É preciso viajar de norte a sul para comprar deputados de amarelo e azul. Cento e quarenta belzeblues. É preciso estômago de bode e muita birita. E apontar com dedo carcomido quem acabou de chegar na desdita. Suruba aflita do Tio Sukita!

Reflita. Para destruir um país é preciso muito mais que desmontar hospitais, a começar dos médicos cubanos que têm colhão: nunca jamais voltarão. Aos brasileiros castração. Caiçara diarreia, caipira com sezão. Abandono de tudo. Que situação!

Para destruir um país é preciso querer muito. Arregimentar esforços. Angariar votos. Oferecer jantares. Para destruir um país é preciso vender tudo sem esgares. O que não for de se vender, é regalar. Dar para quem quiser pegar. Para destruir um país é preciso roubar. Mentir. Fingir. Tripudiar.

Para destruir um país é preciso muito mais do que tentar e ver se cola. É preciso solapar de vez a escola, fazer do salário esmola, tratar professores como escória e deixar que as crianças pensem que só os desesperados se habilitam a profissão tão inglória.

Para destruir um país é preciso destruir sua memória. Que em cinquenta anos ninguém se lembre de agora. Matar os índios, estuprar as negras, ódio às quilombolas que nem para procriar servem. Desregular, poluir e deixar queimar como nunca antes na história deste país.

Que o Brasil se despedace em tantos paisitos quantos necessários para alimentar a fome que o mundo tem de nós. Na serra dos Carajás, a Manganésia. Em Araxá, a Niobilândia. Em Sorriso do Mato Grosso, a Sojácia. Em São Lourenço, a União Aquífera Continental. Em Salvador, Music Bambata Inc. Em Macaé, Petrólia Green. Em Ipanema, o Bundastão. Que situação…

Para destruir um país é preciso tirar os parafusos, desmontar as peças e vender tudo na feira. Rasgar o manual e desaprender a ler. Brasileira besteira. De tudo e mais um pouco que aqui se obtém por qualquer vintém. Desde os tempos de Cabral, quem foi que pagou a quem?

Para destruir um país não basta apagar seu passado, nem tampouco corromper seu presente – que isso é pouco e ninguém sente. Para destruir um país precisa mesmo é sufocar seu futuro, cauterizar seu porvir, cortar as veias abertas de seus sonhos de crescer para sangrar o que ainda nem veio a ser. O devir.
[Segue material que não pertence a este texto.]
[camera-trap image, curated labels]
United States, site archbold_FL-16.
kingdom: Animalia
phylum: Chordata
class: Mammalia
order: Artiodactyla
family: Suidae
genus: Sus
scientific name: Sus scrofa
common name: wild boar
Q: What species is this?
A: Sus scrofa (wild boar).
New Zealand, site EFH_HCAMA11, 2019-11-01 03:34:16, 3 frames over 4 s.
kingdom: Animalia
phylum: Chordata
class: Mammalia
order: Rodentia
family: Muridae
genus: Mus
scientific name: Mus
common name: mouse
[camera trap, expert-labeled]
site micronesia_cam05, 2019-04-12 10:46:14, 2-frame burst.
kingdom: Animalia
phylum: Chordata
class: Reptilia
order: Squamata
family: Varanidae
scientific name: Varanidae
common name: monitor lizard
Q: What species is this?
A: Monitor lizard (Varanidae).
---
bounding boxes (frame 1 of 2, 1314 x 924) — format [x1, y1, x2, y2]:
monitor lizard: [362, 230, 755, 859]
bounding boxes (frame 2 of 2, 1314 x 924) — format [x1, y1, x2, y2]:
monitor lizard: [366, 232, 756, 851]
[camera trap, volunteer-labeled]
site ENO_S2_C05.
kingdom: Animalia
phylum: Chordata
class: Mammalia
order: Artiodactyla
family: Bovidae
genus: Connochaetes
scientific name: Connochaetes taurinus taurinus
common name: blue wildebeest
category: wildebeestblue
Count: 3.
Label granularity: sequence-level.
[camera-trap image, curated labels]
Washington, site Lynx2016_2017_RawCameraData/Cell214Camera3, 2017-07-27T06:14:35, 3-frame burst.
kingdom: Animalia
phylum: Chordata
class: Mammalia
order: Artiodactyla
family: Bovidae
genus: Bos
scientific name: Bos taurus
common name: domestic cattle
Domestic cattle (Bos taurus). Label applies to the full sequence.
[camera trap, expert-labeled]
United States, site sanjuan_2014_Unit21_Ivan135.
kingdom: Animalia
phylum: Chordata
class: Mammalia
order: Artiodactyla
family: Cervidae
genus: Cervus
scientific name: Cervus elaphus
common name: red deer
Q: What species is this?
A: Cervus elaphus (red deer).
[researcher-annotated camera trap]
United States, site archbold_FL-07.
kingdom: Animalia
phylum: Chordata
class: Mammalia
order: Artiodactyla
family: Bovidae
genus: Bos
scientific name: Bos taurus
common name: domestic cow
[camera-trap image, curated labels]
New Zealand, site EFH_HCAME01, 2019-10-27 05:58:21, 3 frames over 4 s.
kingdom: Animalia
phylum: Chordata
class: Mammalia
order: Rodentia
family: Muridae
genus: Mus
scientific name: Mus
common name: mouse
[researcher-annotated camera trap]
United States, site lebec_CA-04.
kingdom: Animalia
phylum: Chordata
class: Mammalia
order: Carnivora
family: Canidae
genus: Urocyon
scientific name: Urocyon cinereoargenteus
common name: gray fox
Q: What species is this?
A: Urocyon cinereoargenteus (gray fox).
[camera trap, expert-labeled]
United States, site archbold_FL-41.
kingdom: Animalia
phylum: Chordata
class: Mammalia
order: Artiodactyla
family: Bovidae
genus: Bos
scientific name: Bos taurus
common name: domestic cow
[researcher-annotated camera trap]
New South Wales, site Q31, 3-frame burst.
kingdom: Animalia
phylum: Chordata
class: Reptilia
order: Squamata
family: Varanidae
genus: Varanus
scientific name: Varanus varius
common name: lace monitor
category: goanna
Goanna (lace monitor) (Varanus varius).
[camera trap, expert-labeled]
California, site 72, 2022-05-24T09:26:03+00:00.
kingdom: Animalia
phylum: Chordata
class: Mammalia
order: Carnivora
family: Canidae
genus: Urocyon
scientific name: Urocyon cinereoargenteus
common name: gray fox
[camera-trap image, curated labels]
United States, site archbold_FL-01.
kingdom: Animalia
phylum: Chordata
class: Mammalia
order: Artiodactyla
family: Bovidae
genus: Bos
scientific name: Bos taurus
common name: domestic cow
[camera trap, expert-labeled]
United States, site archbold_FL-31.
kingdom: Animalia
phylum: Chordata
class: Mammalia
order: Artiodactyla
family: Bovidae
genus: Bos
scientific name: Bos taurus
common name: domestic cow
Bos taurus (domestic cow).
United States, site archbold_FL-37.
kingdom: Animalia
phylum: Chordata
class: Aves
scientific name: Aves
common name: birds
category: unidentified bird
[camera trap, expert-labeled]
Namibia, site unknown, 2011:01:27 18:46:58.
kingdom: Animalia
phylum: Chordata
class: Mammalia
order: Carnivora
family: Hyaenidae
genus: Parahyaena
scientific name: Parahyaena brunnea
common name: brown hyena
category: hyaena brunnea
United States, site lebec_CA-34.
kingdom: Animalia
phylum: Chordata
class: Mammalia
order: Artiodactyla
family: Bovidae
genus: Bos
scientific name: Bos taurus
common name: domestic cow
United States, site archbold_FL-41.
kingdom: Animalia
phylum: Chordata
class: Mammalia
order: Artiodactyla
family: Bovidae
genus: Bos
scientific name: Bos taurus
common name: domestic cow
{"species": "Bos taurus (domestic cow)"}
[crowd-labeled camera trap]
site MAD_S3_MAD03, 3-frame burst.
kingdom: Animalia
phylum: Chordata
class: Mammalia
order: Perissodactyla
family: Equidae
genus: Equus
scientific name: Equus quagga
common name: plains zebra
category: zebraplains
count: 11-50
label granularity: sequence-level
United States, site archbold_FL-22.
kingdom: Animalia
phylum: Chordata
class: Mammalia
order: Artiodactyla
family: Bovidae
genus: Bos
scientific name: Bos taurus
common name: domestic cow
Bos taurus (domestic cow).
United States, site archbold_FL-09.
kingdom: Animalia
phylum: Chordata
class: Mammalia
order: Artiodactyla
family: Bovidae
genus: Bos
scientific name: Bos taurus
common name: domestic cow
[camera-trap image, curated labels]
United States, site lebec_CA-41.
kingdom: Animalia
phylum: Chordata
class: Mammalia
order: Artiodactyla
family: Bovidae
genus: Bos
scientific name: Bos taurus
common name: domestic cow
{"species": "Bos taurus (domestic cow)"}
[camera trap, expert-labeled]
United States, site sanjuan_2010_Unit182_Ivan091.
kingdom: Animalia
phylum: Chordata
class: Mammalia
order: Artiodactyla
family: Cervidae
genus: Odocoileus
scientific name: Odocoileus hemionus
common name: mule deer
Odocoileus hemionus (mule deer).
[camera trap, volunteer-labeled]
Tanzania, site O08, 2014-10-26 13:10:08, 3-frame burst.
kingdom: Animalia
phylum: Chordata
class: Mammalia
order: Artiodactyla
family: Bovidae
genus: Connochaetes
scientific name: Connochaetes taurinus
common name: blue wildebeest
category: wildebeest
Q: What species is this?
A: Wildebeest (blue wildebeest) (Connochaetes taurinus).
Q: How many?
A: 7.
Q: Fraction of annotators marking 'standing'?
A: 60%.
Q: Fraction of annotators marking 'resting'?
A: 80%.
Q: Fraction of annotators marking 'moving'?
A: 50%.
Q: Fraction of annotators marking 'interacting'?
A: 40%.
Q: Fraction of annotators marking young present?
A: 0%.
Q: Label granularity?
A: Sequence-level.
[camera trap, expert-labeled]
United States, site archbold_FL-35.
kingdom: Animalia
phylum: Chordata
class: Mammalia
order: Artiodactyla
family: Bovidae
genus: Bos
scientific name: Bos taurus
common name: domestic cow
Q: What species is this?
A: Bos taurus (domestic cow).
Cortas bolsas. Suspender pesquisas. Desperdiçar os jovens que se formaram e não se empregarão. Dar por perdidos os que nem se formaram. E os que nunca vão.

Perda de tempo, cérebros, soberania e visão. Assum preto no tição. Furar os olhos, perder o chão. Para destruir um país é preciso Temer a verdade. Correr com isso antes que seja tarde. Mas não basta ser covarde e ladrão. Tem que ser traidor do povo e inimigo da nação.

*Sidarta Ribeiro é professor titular de Neurociências do Instituto do Cérebro da UFRN.